* [ACTIVITY]: Look below for the line containing "kingdom: Animalia"; write out that line and each one after it to the end, exactly, and nothing else.

(RECORDED DATA)

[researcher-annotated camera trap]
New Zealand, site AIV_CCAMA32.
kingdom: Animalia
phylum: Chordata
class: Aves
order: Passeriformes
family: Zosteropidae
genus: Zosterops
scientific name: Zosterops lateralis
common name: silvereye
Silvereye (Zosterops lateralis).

(End RECORDED DATA)

* [SOLUTION FOR THIS PROBLEM]:
kingdom: Animalia
phylum: Chordata
class: Aves
order: Passeriformes
family: Zosteropidae
genus: Zosterops
scientific name: Zosterops lateralis
common name: silvereye
Silvereye (Zosterops lateralis).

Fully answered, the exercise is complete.